## Text passage:
******************************

The quick scan: Wednesday delivered the worst session since the early days of the Iran war. A one-two punch – May CPI printing at 4.2%, a three-year high, followed by reports of US strikes resuming in Iran – sent all three indices to their session lows by the close. The Dow fell more than 950 points. The NASDAQ bore the steepest percentage loss. No sector was spared, though industrials fell hardest, down more than 3%.

S&P 500: -1.62%, 7,266.99 – Fell through recent support levels; industrials (-3%), technology (-2%) and materials (-2%) led the losses. Only healthcare and consumer staples finished in the green
Dow Jones: -1.87%, 49,918.78 – A 953-point drop, back below 50,000; Salesforce (-2.06%), 3M (-2.05%) and Honeywell (-1.86%) led the decline. Coca-Cola, Verizon and Chevron were the only meaningful gainers
NASDAQ: -1.98%, 25,169.50 – Its worst close since early May; the ongoing tech selloff continued as rate-hike expectations repriced the growth trade again.

What's driving it: The May CPI print of 4.2% year-on-year was the defining number of the session – the highest since mid-2023 and a direct consequence of elevated oil prices flowing through to broader consumer costs. Core monthly inflation slowed to 0.2%, which provided some relief that energy hasn't yet significantly contaminated broader price pressures, and traders slightly reduced their expectations for multiple Fed rate hikes. But a 25 basis point December hike remains fully priced. On top of the inflation data, reports emerged that the US had resumed strikes on Iranian positions – ending the brief period of diplomatic optimism that had partially supported markets on Monday. Oil climbed again.

******************************

## Supplied material:

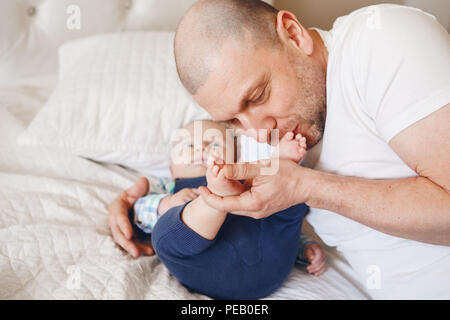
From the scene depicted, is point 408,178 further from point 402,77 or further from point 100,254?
point 100,254

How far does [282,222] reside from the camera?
3.12 feet

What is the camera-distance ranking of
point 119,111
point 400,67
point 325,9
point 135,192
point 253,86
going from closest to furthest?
1. point 400,67
2. point 253,86
3. point 135,192
4. point 119,111
5. point 325,9

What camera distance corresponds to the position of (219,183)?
75 centimetres

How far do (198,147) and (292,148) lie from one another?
1.36ft

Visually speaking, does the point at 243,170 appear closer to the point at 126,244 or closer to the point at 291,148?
the point at 291,148

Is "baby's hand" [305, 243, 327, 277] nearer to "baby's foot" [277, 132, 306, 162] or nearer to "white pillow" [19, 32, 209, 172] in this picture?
"baby's foot" [277, 132, 306, 162]

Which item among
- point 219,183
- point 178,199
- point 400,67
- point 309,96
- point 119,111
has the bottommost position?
point 178,199

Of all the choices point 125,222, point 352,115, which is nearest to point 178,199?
point 125,222

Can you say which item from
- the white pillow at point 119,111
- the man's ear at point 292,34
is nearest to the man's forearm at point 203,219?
the man's ear at point 292,34

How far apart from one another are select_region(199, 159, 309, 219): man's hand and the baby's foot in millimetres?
68

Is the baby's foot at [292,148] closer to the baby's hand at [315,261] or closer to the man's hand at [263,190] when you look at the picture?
the man's hand at [263,190]

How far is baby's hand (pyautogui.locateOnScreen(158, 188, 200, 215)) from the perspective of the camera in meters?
1.05

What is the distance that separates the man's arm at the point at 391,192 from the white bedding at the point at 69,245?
0.27 m

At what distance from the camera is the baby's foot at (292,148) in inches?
34.6
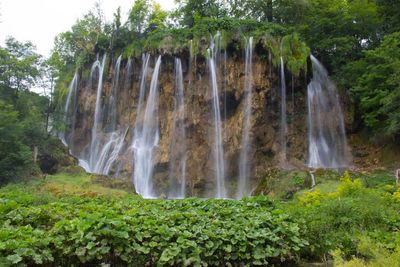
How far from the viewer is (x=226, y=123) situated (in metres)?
22.9

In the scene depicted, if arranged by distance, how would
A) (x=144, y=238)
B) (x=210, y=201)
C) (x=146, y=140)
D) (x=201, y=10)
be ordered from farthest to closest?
(x=201, y=10), (x=146, y=140), (x=210, y=201), (x=144, y=238)

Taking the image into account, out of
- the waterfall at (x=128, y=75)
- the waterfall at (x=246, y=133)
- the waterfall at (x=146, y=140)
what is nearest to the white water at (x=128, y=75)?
the waterfall at (x=128, y=75)

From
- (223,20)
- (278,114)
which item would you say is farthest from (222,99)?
(223,20)

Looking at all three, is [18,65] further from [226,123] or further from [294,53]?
[294,53]

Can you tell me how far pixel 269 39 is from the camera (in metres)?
22.9

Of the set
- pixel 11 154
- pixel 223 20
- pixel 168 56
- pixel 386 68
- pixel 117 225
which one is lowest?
pixel 117 225

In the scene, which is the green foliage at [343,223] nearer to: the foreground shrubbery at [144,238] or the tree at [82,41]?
the foreground shrubbery at [144,238]

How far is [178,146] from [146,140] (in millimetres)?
2731

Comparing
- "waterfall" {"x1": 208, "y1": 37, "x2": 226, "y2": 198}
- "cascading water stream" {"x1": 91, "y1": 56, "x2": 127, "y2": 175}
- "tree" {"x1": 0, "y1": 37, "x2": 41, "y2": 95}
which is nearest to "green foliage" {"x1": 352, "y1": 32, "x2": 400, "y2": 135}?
"waterfall" {"x1": 208, "y1": 37, "x2": 226, "y2": 198}

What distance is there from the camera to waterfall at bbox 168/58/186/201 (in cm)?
2231

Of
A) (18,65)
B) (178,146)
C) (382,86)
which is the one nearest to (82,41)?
(18,65)

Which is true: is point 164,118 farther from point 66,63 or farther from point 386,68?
point 66,63

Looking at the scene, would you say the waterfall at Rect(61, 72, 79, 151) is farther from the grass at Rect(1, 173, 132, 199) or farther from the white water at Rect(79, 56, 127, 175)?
the grass at Rect(1, 173, 132, 199)

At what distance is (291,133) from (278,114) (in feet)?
4.61
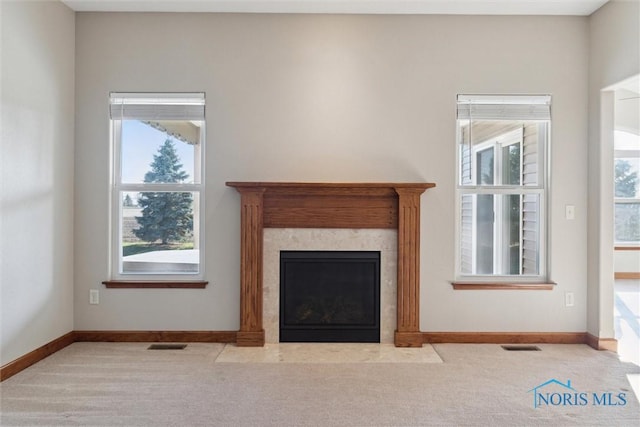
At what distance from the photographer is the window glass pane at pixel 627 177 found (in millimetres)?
6121

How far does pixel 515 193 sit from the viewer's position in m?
3.94

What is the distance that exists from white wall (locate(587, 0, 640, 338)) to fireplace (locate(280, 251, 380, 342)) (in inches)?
72.6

******************************

## Stated task:
Set down the market summary word for word, starting at "The quick scan: Wednesday" and ending at "more than 3%.". The items play no part here.

## Result:
The quick scan: Wednesday delivered the worst session since the early days of the Iran war. A one-two punch – May CPI printing at 4.2%, a three-year high, followed by reports of US strikes resuming in Iran – sent all three indices to their session lows by the close. The Dow fell more than 950 points. The NASDAQ bore the steepest percentage loss. No sector was spared, though industrials fell hardest, down more than 3%.